Most aerial drones today are remote-controlled, but they may not have the precision required for certain mapping and inspection applications. Researchers at Aarhus University and the Technical University of Denmark said they have developed AI pilots to make measuring and documenting gravel and limestone quarries faster, cheaper, and easier.
“We’ve made the entire process completely automatic,” stated Erdal Kayacan, an associate professor and expert in artificial intelligence and drones at Aarhus University’s Department of Engineering. “We tell the drone where to start, and the width of the wall or rock face we want to photograph, and then it flies zig-zag all the way along and lands automatically.”
Measuring and documenting gravel and limestone quarries, cliff faces, and similar natural and man-made formations is often done using drones that photograph the area. The recordings are then uploaded to a computer that automatically converts everything into a 3D terrain model.
However, human pilots are costly, and the measurements are time-consuming because the drone has to be controlled manually to hold the same constant distance to the wall of an excavation, while simultaneously keeping the drone camera perpendicular to the wall.
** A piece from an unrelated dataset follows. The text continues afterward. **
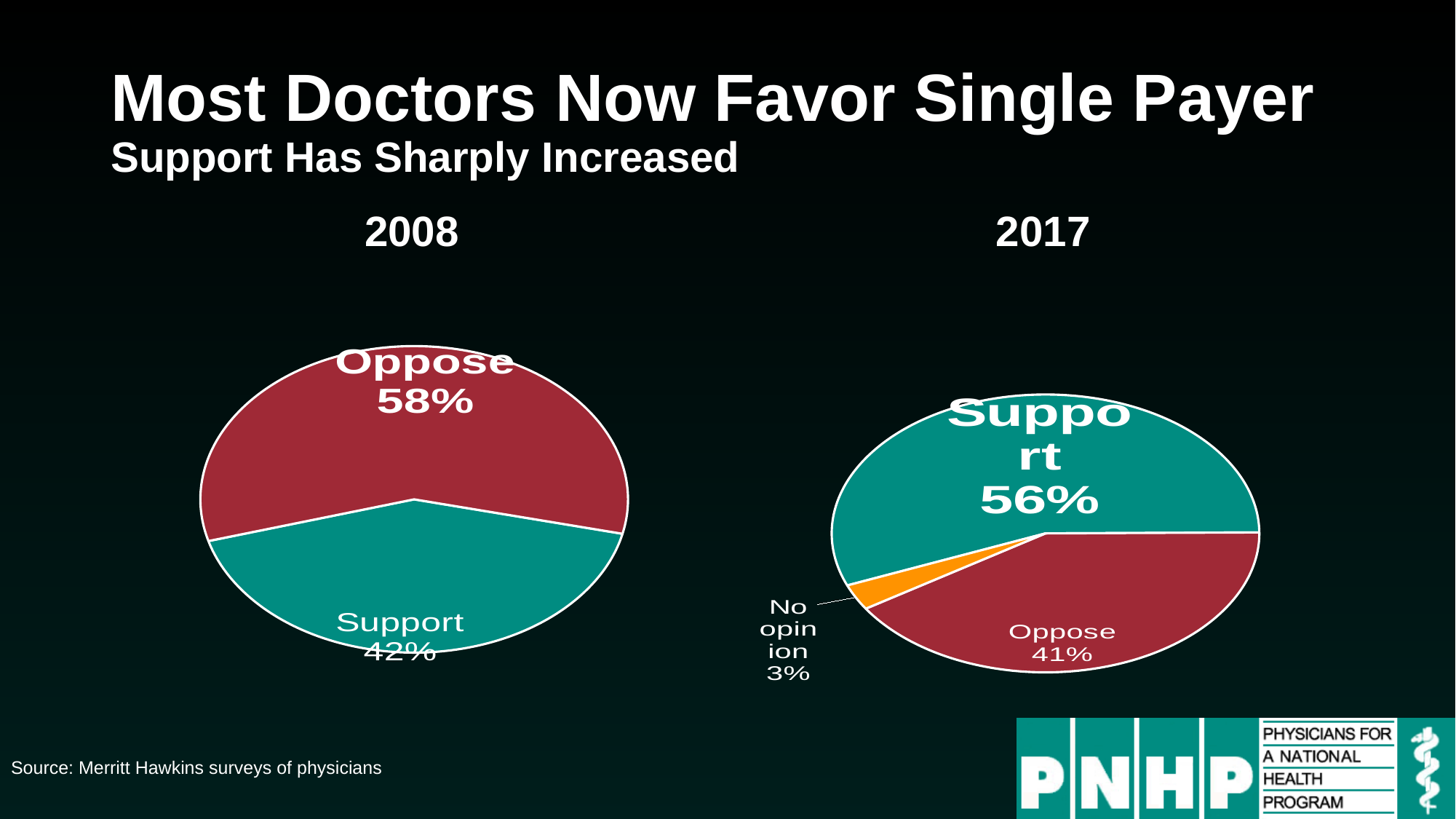
In the 2008 pie chart, which slice is the largest? Oppose In the 2017 pie chart, what share of doctors supported single payer? 56% What colour is the Support slice in both pie charts? Teal In the 2017 pie chart, what share of doctors had no opinion? 3% How many slices does the 2017 pie chart have? 3 In the 2008 pie chart, what share of doctors supported single payer? 42% In the 2017 pie chart, which is larger, Support or Oppose? Support In the 2017 pie chart, which slice is the smallest? No opinion In the 2008 pie chart, what share of doctors opposed single payer? 58% What type of chart is used on this slide? Pie chart What is the difference between the Oppose share in 2008 and the Oppose share in 2017? 17 percentage points In the 2017 pie chart, what share of doctors opposed single payer? 41%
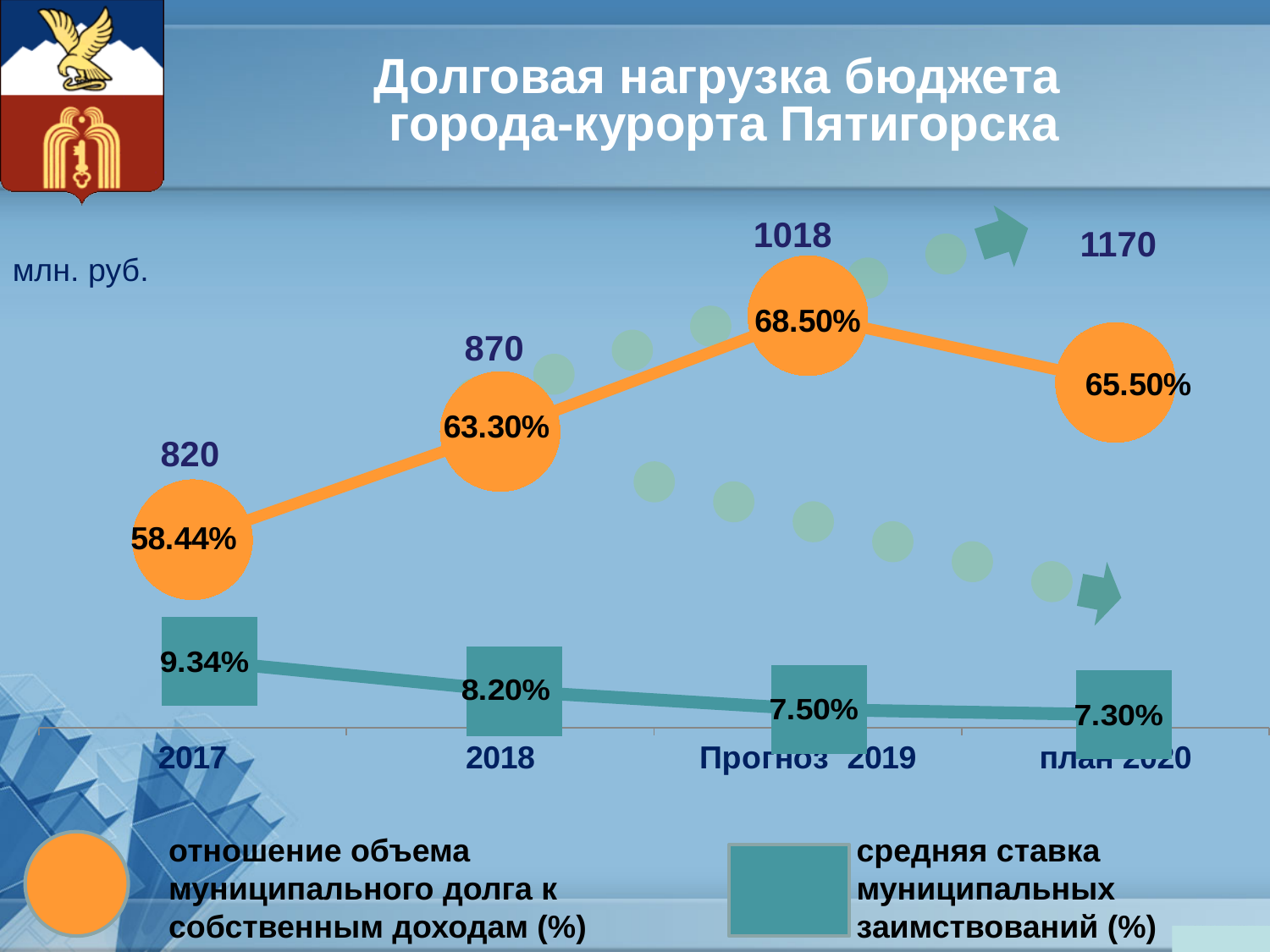
What is the difference between the average rate of municipal borrowings in 2017 and in 2018? 1.14% Does the average rate of municipal borrowings rise or fall from 2017 to план 2020? fall What is the debt volume in млн. руб. shown above the point for план 2020? 1170 Which is larger: the ratio of municipal debt to own revenues in 2018 or in план 2020? план 2020 How many categories are shown on the x axis? 4 What is the ratio of municipal debt to own revenues for Прогноз 2019? 68.50% What is the average rate of municipal borrowings (teal series) for 2018? 8.20% In which year is the ratio of municipal debt to own revenues the highest? Прогноз 2019 What is the ratio of municipal debt to own revenues (orange series) for 2017? 58.44% In which year is the average rate of municipal borrowings the lowest? план 2020 How many series does the legend list? 2 What is the average rate of municipal borrowings for план 2020? 7.30%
Furthermore, there must be a specific overlap in the images taken, so that the computer can then “sew together” the images into a large 3D figure.
AI pilots offer precision
“Our algorithm ensures that the drone always keeps the same distance to the wall and that the camera constantly repositions itself perpendicular to the wall,” said Kayacan. “At the same time, our algorithm predicts the wind forces acting on the drone body.”
The researchers have been able to compensate for one of the major challenges associated with autonomous drone flight: the wind.
“The designed Gaussian process model also predicts the wind to be encountered in the near future,” said Mohit Mehndiratta, a visiting Ph.D. student at Aarhus University. “This implies that the drone can get ready and take the corrective actions beforehand.”
Today, it takes little more than a light breeze to blow a drone off course, but with the help of Gaussian processes, the AI pilot team has taken into account gusts and the overall wind speed.
“The drone doesn’t actually measure the wind; it estimates the wind on the basis of input it receives as it moves,” Kayacan explained. “This means that the drone responds to the force of the wind, just like when we human beings correct our movements when we are exposed to a strong wind.”
The Aarhus research into AI pilots is being carried out in collaboration with the Danish Hydrocarbon Research and Technology Centre at the Technical University of Denmark. The team plans to present the results of the project at the European Control Conference in May 2020.